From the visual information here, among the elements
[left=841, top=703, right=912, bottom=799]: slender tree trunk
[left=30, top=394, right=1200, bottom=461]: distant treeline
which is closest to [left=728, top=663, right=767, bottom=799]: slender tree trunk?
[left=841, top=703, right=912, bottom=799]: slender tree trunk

========

- TASK TO COMPLETE
Copy out every line of the records above with no changes.

- PROBLEM SOLUTION
From the visual information here, among the elements
[left=841, top=703, right=912, bottom=799]: slender tree trunk
[left=30, top=394, right=1200, bottom=461]: distant treeline
which is closest to [left=728, top=663, right=767, bottom=799]: slender tree trunk?
[left=841, top=703, right=912, bottom=799]: slender tree trunk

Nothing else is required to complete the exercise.